◆ OBJETIVO DO EXERCÍCIO ◆
No trecho sobre litigância predatória, qual espécie de estratégia Vieira de Mello Filho aponta como o tipo mais comum?
---------- TRECHO CITADO
Na abertura, o conselheiro do CNJ Vieira de Mello Filho ressaltou a importância de o tema ser alvo das preocupações da Justiça. “Como juízes, ou nós entendemos a complexa teia de poder que pode desvirtuar o direito ou seremos reféns desse processo. Ao lado de outras práticas que violem o devido processo legal, a paridade de armas e a competição pelo mérito, a litigância predatória deve ser objeto de nossas preocupações fundamentais. Ainda mais quando se está diante de litigantes poderosos ou de causas de massas, que afetem muitas pessoas, principalmente vulneráveis, ou a própria democracia”, afirmou.

Vieira de Mello Filho apresentou os tipos de estratégias de litigância predatória em três espécies. Uma delas é a endoprocessual, o tipo mais comum, evidenciado, por exemplo, nos excessos de pedidos, impugnações e intervenções vistos nos processos criminais. Ele citou também a estratégia extraprocessual, que busca desacreditar o Judiciário e a magistratura a partir de interesses privados, além daquelas que trabalham com a manipulação da tecnologia. “A tecnologia pode ser um perigoso instrumento de dominação. Uma vez que sua escolha não é neutra e acaba sendo feita em grande parte por agentes empresariais, sem transparência, ou qualquer filtro democrático, podendo estar a serviço de grandes poderes econômicos, inclusive para predição das decisões”, disse.

Desigualdade

A juíza auxiliar da Corregedoria Nacional de Justiça Priscila Costa Corrêa avalia que a litigiosidade repetitiva é um fenômeno típico do Judiciário brasileiro, marcado por um contexto de desigualdades socioeconômicas. “Temos demandas demais e demandas de menos. Precisamos nos apropriar desses dados para pensar políticas judiciárias e formas de tratamento adequado para esses conflitos”, disse a magistrada que mediou o Painel 1 sobre judicialização e perfis de litigantes no Judiciário brasileiro.

Especialista em desigualdades no Sistema de Justiça, a promotora de Justiça do estado de São Paulo e professora titular da Universidade de São Paulo (USP) Suzana Henriques da Costa apresentou dados que desconstroem o senso comum de que haveria uma explosão de litigiosidade no Brasil, ou seja, o súbito aumento de processos. “Também não podemos dizer que temos uma sociedade muito litigante ou belicosa. O que temos é uma grande oligopolização do Sistema de Justiça, que acaba sendo operado por grandes litigantes que, muitas vezes, operam mesmo visando vantagens”. A utilização de novas tecnologias nos Sistemas de litigância e de Justiça foi abordada pelo advogado Dierle Nunes, professor da Pontifícia Universidade Católica de Minas Gerais (PUC-MG). “Temos um nível de conflituosidade da ordem de 69%, mas apenas 1% da população encaminha o problema para uma instituição formal, ou seja, o nível de acesso é baixo, o que revela que o tipo de litigante é muito específico. Temos de estudá-lo e trabalhar com outros players para barrar essa litigância no início”, disse.
--------------------
---------- INFORMAÇÕES FORNECIDAS
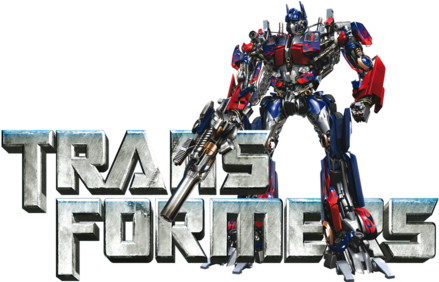 The Transformers Wallpaper Containing A Multiplex Called - Transformers Logo Optimus Prime Png (500x281)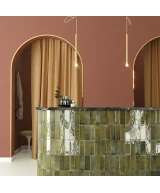 Carrelage Hanoi Wild Olive 6,5x20 cm - vue d’ambiance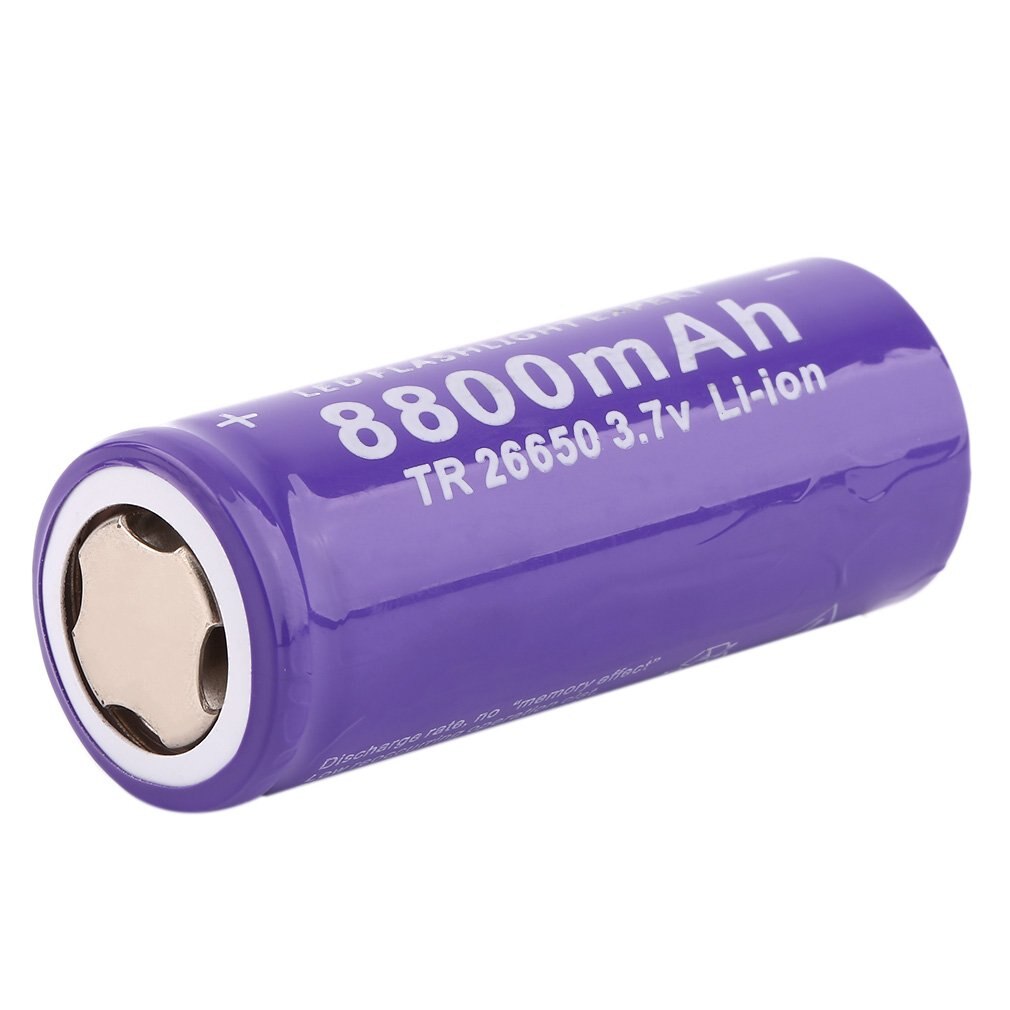 3.7V 26650 8800Mah Li-Ion Oplaadbare Batterij Voor Led Zaklamp Zaklamp Li-Ion Zaklamp Veilig En Milieuvriendelijk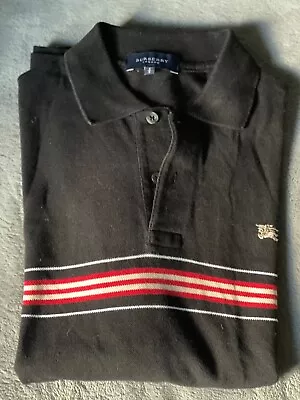 Burberry Men's Polo Shirt Size S/4 Classic Fit Black Cotton Spain • $9.99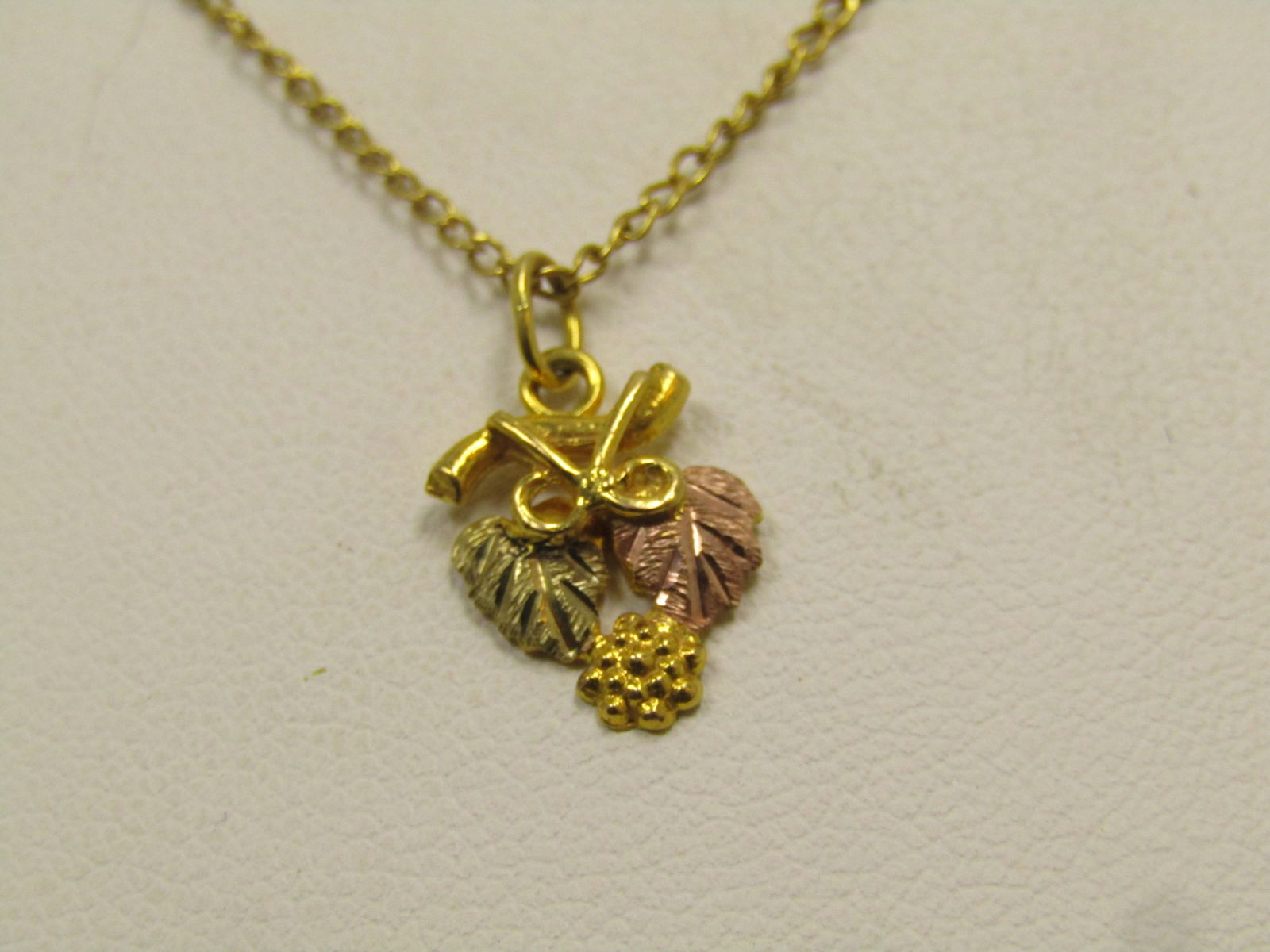 Vintage 10kt & 12kt GF Black Hills Gold Necklace, 18", Landstrom's Original Box, 1980's-1990's - 4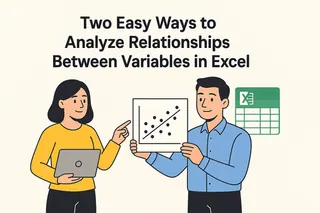 Deux façons simples d'analyser les relations entre variables dans Excel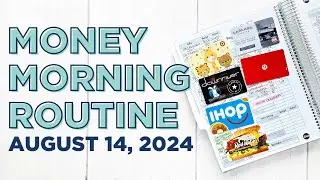 Money Morning Routine | Gift Cards + Realistic Budget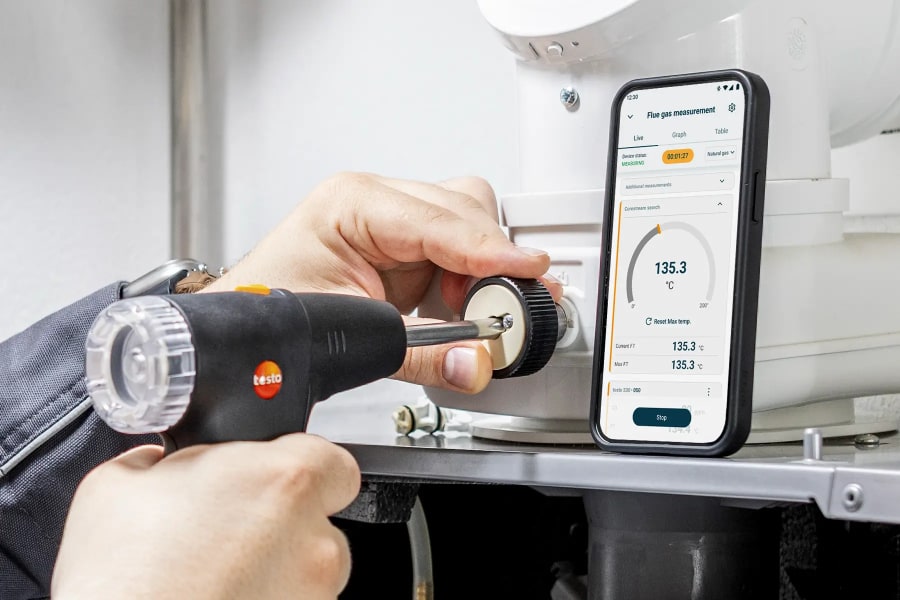testo Smart App and second screen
--------------------
◆ RESULTADO DO EXERCÍCIO ◆
A estratégia endoprocessual.